Don’t listen to me—listen to your body! For fun, get down on the floor and experiment so you know for yourself.
- Crawl on your hands and knees comfortably. Notice where your knees land and how much distance is between them.
- Then spread your knees wider, as if you were wearing a diaper that didn’t allow your knees to come close together, and crawl like so.
- Experiment with the placement of your knees and feel the difference it makes in your lower back, side muscles, jaw, mindstate, and other parts of yourself.
Watch Your Baby Crawl
The next time you see your baby crawl, notice where her knees land. Optimally, the knees will come through under the hip joints. Diapers can make a baby’s knees spread wider than the hip joints while crawling, which can have an unhappy affect on the lower back, whether it shows up now or in 40 years. Wide knees are also less stable in movement because they don’t allow force to travel efficiently in the most direct route through the bones and joints. Wide diapers and widespread knees can also encourage W-sitting. Even if your baby is not yet crawling, spend some time watching how your baby’s legs relate to each other.
What to Look For in Diapers
This doesn’t mean ditch diapers altogether! It’s about making informed choices.
- Lie your baby (6 mo or older) on her back. Without a diaper on, gently bend her knees and bring them toward each other. (Do not do this with a newborn or if there’s concern about hip dysplasia) How close together do her knees move easily? Then put a diaper on and do the same thing to compare. Does the diaper allow movement of the knees toward each other? How much of a difference is it? The intention here is not to force the knees together, but to gently feel your baby’s natural range of motion without a diaper, and then to find out if the diaper restricts access to her natural movement.
- Younger than 6 months: with very gentle, non-forcing touch, you may be able to get a sense of your baby’s natural range of movement. Please don’t force the knees together, for hip safety.
- Look for companies that offer a variety of sizes and stick to the smallest possible size needed.
- No matter which diapers you choose, give your baby diaper-free time, wearing only swimming/training pants if desired.
Kneeling (kneel-sitting back on the heels and kneel-standing on the knees) offers many wonderful benefits! Kneeling comes in once babies begin to crawl on hands and knees, sit back from crawling, and pull to standing. For optimal movement development, babies need access to knees-together time in these positions. Kneeling–with the forelegs under the body (not W-sitting)–re-engages midline, provides an efficient transition into and out of hands-and-knees crawling, and supports coordination of the legs and torso. It even helps establish healthy support in the lower back. If you notice Baby’s legs spreading wide while crawling or W-sitting, respectfully and gently scoot her knees in toward each other underneath her so that she can kneel-sit. Kneel-sitting generally provides healthier alignment, as well as more options and freedom of movement than W-sitting.

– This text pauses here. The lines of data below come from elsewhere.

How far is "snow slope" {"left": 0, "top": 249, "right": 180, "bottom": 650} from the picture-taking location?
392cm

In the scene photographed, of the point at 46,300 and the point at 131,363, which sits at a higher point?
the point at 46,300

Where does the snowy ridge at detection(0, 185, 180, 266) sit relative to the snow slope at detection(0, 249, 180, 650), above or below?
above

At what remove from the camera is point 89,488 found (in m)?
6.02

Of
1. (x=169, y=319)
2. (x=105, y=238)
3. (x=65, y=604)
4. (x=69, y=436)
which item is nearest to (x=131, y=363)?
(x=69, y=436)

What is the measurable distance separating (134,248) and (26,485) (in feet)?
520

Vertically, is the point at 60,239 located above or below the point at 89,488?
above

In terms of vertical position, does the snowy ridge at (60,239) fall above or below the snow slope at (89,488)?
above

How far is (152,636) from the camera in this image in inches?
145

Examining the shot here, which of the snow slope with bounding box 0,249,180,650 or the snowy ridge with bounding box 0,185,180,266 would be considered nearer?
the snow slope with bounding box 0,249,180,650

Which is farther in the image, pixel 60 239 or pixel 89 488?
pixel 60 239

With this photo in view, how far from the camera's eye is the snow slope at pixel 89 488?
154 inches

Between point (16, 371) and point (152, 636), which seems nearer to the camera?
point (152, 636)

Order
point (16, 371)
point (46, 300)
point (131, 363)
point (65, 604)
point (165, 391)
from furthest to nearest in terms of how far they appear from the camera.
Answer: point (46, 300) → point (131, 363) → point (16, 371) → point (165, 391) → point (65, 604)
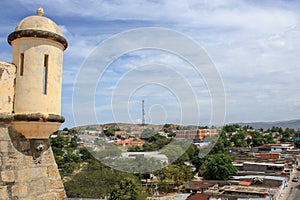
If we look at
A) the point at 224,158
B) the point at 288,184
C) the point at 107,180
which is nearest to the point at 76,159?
the point at 107,180

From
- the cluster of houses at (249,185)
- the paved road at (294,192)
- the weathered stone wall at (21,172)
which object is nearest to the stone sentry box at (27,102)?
the weathered stone wall at (21,172)

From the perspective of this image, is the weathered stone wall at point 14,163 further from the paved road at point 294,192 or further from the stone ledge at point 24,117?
the paved road at point 294,192

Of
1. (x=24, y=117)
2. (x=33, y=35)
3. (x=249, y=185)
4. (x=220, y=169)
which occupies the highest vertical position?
(x=33, y=35)

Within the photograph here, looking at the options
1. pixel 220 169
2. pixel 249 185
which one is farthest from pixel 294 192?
pixel 220 169

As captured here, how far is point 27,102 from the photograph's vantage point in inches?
118

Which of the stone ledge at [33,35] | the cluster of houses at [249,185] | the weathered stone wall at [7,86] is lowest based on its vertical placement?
the cluster of houses at [249,185]

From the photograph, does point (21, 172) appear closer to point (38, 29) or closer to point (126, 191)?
point (38, 29)

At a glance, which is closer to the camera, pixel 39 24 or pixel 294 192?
pixel 39 24

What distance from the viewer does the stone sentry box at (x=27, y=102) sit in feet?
9.82

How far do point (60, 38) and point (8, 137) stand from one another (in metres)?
1.17

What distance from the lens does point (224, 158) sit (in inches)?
1120

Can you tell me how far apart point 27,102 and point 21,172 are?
0.74m

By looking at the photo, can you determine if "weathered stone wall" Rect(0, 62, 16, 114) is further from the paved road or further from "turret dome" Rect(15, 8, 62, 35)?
the paved road

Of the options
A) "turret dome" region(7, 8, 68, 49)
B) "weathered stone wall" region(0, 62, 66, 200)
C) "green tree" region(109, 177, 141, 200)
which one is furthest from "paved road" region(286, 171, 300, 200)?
"turret dome" region(7, 8, 68, 49)
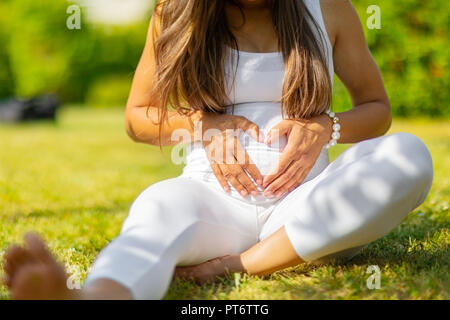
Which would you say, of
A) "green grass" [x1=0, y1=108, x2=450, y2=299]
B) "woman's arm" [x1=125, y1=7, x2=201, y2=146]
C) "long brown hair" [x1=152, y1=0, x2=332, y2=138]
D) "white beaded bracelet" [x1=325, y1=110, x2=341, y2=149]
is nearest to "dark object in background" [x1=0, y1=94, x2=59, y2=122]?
"green grass" [x1=0, y1=108, x2=450, y2=299]

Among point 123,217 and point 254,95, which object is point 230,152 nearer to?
point 254,95

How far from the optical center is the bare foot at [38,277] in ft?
5.15

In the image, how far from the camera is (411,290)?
190cm

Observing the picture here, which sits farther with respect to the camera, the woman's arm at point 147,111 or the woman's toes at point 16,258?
the woman's arm at point 147,111

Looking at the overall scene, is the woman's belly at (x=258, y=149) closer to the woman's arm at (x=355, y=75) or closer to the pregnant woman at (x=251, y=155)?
the pregnant woman at (x=251, y=155)

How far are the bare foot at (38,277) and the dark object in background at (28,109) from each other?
11629mm

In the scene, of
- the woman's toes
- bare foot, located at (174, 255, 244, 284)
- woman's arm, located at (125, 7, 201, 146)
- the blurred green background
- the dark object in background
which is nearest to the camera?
the woman's toes

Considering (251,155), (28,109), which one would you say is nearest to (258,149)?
(251,155)

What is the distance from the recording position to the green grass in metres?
1.96

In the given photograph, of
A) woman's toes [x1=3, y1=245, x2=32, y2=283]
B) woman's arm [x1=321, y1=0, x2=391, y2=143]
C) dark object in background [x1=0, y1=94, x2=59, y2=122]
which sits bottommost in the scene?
dark object in background [x1=0, y1=94, x2=59, y2=122]

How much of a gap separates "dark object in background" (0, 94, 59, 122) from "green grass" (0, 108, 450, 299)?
498 cm

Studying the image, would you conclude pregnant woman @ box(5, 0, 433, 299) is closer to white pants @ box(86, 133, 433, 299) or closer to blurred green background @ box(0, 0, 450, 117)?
white pants @ box(86, 133, 433, 299)

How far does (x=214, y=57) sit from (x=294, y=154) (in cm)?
51

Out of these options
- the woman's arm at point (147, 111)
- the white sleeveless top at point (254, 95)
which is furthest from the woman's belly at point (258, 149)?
the woman's arm at point (147, 111)
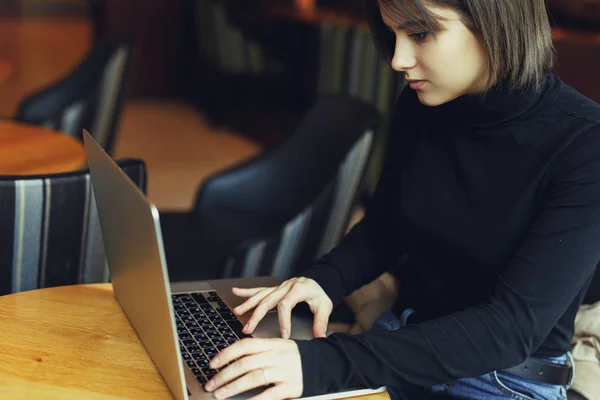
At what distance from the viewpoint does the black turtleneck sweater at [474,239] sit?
4.00 ft

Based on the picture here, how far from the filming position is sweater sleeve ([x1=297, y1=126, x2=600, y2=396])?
1213 mm

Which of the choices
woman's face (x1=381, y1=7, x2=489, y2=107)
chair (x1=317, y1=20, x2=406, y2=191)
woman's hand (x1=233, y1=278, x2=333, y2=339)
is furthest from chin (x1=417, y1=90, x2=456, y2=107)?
chair (x1=317, y1=20, x2=406, y2=191)

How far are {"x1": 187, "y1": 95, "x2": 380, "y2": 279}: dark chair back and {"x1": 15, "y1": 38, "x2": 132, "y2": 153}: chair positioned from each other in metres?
0.90

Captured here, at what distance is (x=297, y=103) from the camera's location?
589 cm

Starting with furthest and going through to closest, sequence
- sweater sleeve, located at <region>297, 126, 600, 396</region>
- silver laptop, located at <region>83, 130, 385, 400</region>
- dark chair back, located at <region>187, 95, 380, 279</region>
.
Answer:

But before disposables all babies were in cloth, and they ended up just fine didn’t they?
I can’t speak to what cloth diapers were like in history; but I can speak for the babies whom this issue affects. “Fine” is relative. Again, this is about looking at the size and effects of any diaper, but especially cloth because it has more potential to be bulky. Many physical challenges in adulthood stem from a variety of issues in infancy. In the case of big diapers, the diapers direct the movement, rather than the baby’s natural reflexes—and this can create compensation patterns. These compensations can easily go unnoticed in a “healthy,” active child, but they linger in the body and can become problematic later in life (including back, hip, and knee challenges).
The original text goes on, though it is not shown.